» SELECTION
=-=-=-=-=
Louisville Metro Permits and Licenses: What You Need to Know
Louisville Metro Government administers a broad system of permits and licenses covering construction, business operations, special events, and land use activity within Jefferson County. This page explains how that system is structured, which agency handles which type of authorization, and what distinguishes a permit from a license in the Louisville Metro context. Understanding these distinctions helps property owners, contractors, and business operators avoid fines, stop-work orders, and delays.
Definition and scope
A permit is a time-limited authorization granted by Louisville Metro Government allowing a specific activity — typically construction, demolition, grading, or a regulated event — to proceed under defined conditions. A license, by contrast, is an ongoing credential authorizing a business or individual to operate in a regulated category, renewed on a fixed schedule (commonly annual). Both instruments are enforceable under the Louisville Metro Code of Ordinances, which is codified pursuant to Kentucky Revised Statutes Chapter 67C (KRS Chapter 67C), the statute that established Louisville Metro's consolidated government structure in 2003.
The primary agency responsible for building and construction permits is Louisville Metro Development Services (formerly the Division of Planning and Development), operating within the Department of Codes and Regulations. Business licenses are processed through Louisville Metro Revenue Commission, which serves as the joint licensing authority for Louisville Metro and Jefferson County under a shared tax and licensing compact.
=-=-=-=-=
» LISTING

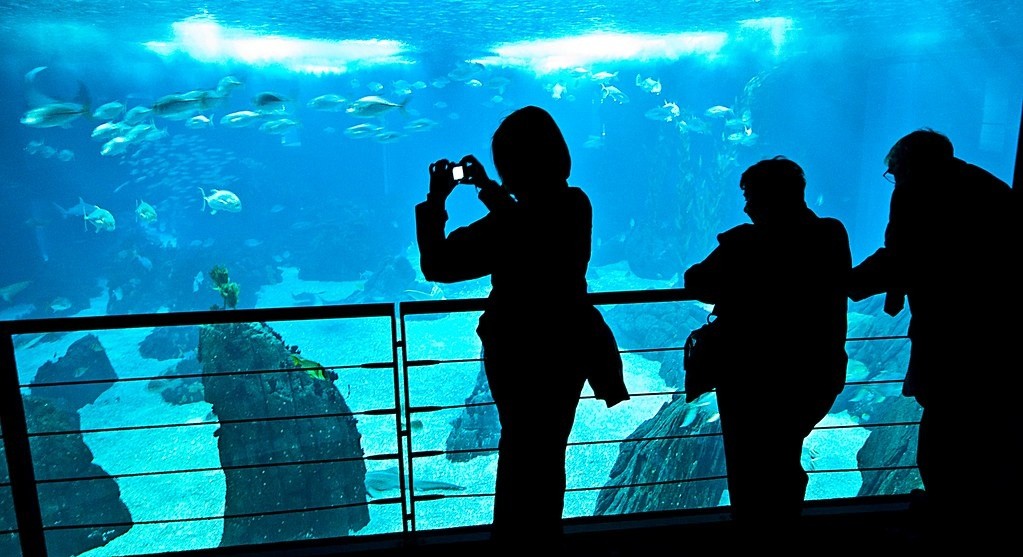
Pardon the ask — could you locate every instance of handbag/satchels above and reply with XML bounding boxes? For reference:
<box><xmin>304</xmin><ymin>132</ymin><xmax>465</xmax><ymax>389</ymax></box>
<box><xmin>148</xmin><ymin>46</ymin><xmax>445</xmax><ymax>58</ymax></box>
<box><xmin>580</xmin><ymin>302</ymin><xmax>630</xmax><ymax>410</ymax></box>
<box><xmin>682</xmin><ymin>314</ymin><xmax>717</xmax><ymax>402</ymax></box>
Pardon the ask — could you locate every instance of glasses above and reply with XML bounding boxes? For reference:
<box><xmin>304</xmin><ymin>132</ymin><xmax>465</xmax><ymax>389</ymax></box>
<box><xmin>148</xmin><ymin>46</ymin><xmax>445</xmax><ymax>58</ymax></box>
<box><xmin>882</xmin><ymin>162</ymin><xmax>896</xmax><ymax>185</ymax></box>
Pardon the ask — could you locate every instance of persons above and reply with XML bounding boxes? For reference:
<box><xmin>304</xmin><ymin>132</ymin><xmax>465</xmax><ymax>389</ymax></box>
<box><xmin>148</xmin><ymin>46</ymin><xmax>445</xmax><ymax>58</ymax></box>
<box><xmin>683</xmin><ymin>155</ymin><xmax>852</xmax><ymax>557</ymax></box>
<box><xmin>882</xmin><ymin>128</ymin><xmax>1023</xmax><ymax>556</ymax></box>
<box><xmin>414</xmin><ymin>108</ymin><xmax>593</xmax><ymax>557</ymax></box>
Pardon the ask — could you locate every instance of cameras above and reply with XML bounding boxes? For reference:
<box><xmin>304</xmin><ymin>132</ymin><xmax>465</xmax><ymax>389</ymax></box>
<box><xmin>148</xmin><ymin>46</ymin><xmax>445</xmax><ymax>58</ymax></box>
<box><xmin>448</xmin><ymin>163</ymin><xmax>469</xmax><ymax>182</ymax></box>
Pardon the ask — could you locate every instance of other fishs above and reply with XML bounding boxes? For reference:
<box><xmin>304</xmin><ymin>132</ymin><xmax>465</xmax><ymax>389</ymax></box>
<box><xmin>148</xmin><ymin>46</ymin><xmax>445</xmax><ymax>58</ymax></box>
<box><xmin>17</xmin><ymin>70</ymin><xmax>763</xmax><ymax>236</ymax></box>
<box><xmin>288</xmin><ymin>354</ymin><xmax>334</xmax><ymax>383</ymax></box>
<box><xmin>51</xmin><ymin>297</ymin><xmax>72</xmax><ymax>313</ymax></box>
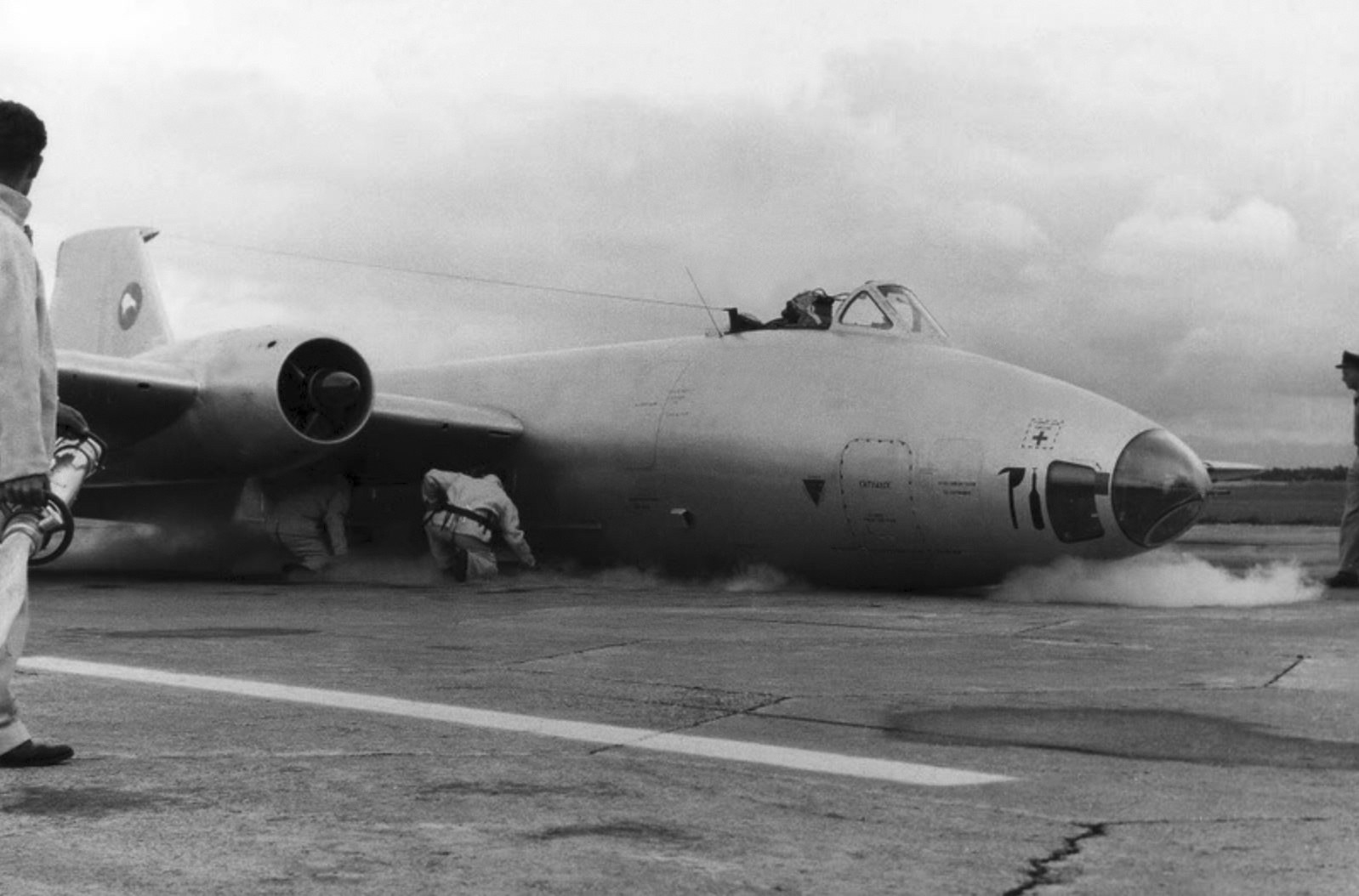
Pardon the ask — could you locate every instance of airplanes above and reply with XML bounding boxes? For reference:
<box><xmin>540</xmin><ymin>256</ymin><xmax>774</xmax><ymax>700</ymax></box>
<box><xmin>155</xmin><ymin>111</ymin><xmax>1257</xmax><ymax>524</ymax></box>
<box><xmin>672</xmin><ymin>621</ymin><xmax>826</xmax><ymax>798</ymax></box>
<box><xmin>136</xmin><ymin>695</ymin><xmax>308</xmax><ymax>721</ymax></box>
<box><xmin>49</xmin><ymin>222</ymin><xmax>1271</xmax><ymax>592</ymax></box>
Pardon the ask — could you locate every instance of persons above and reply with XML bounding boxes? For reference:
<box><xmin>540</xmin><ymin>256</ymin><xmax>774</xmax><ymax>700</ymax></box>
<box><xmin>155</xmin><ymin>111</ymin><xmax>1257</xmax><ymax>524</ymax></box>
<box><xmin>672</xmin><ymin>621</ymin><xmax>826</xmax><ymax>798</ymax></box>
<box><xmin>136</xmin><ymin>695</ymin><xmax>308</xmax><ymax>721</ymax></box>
<box><xmin>0</xmin><ymin>99</ymin><xmax>89</xmax><ymax>768</ymax></box>
<box><xmin>420</xmin><ymin>468</ymin><xmax>541</xmax><ymax>584</ymax></box>
<box><xmin>1322</xmin><ymin>350</ymin><xmax>1359</xmax><ymax>586</ymax></box>
<box><xmin>268</xmin><ymin>469</ymin><xmax>364</xmax><ymax>577</ymax></box>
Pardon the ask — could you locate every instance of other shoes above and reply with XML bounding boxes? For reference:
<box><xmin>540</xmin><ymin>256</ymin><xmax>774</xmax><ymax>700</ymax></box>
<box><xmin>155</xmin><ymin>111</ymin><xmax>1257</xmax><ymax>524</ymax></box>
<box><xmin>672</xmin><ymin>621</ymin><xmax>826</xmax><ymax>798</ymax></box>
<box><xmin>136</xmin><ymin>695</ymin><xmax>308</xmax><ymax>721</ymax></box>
<box><xmin>454</xmin><ymin>549</ymin><xmax>468</xmax><ymax>583</ymax></box>
<box><xmin>290</xmin><ymin>570</ymin><xmax>320</xmax><ymax>585</ymax></box>
<box><xmin>0</xmin><ymin>741</ymin><xmax>74</xmax><ymax>767</ymax></box>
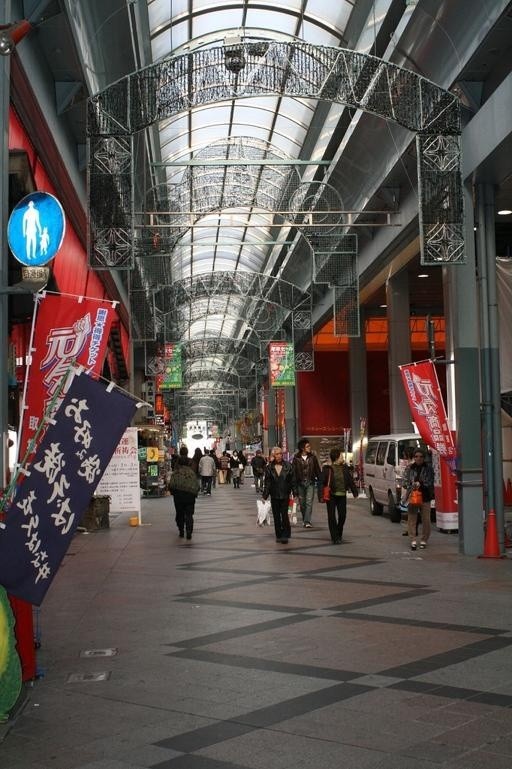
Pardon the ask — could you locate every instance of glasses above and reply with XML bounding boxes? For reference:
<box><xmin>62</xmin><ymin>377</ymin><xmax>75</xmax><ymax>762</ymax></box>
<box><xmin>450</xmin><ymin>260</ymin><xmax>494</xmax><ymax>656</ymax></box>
<box><xmin>415</xmin><ymin>455</ymin><xmax>424</xmax><ymax>458</ymax></box>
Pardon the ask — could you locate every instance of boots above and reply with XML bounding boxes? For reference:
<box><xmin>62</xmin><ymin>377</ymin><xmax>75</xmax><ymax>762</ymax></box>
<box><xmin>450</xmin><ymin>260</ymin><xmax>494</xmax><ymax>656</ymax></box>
<box><xmin>233</xmin><ymin>477</ymin><xmax>240</xmax><ymax>488</ymax></box>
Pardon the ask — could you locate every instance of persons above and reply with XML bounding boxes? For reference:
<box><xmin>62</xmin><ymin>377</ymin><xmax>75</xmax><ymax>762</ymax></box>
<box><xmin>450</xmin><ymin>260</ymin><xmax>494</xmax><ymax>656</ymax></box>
<box><xmin>262</xmin><ymin>447</ymin><xmax>300</xmax><ymax>545</ymax></box>
<box><xmin>317</xmin><ymin>448</ymin><xmax>359</xmax><ymax>545</ymax></box>
<box><xmin>394</xmin><ymin>446</ymin><xmax>420</xmax><ymax>537</ymax></box>
<box><xmin>401</xmin><ymin>449</ymin><xmax>435</xmax><ymax>550</ymax></box>
<box><xmin>171</xmin><ymin>442</ymin><xmax>267</xmax><ymax>494</ymax></box>
<box><xmin>169</xmin><ymin>458</ymin><xmax>199</xmax><ymax>540</ymax></box>
<box><xmin>291</xmin><ymin>439</ymin><xmax>322</xmax><ymax>528</ymax></box>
=-=-=-=-=
» OBJECTIVE
From the page on Louisville Metro permits and licenses above, copy out the passage word for word, beginning at the words "The primary agency" and stopping after "and licensing compact.".

» SOLUTION TO THIS TASK
The primary agency responsible for building and construction permits is Louisville Metro Development Services (formerly the Division of Planning and Development), operating within the Department of Codes and Regulations. Business licenses are processed through Louisville Metro Revenue Commission, which serves as the joint licensing authority for Louisville Metro and Jefferson County under a shared tax and licensing compact.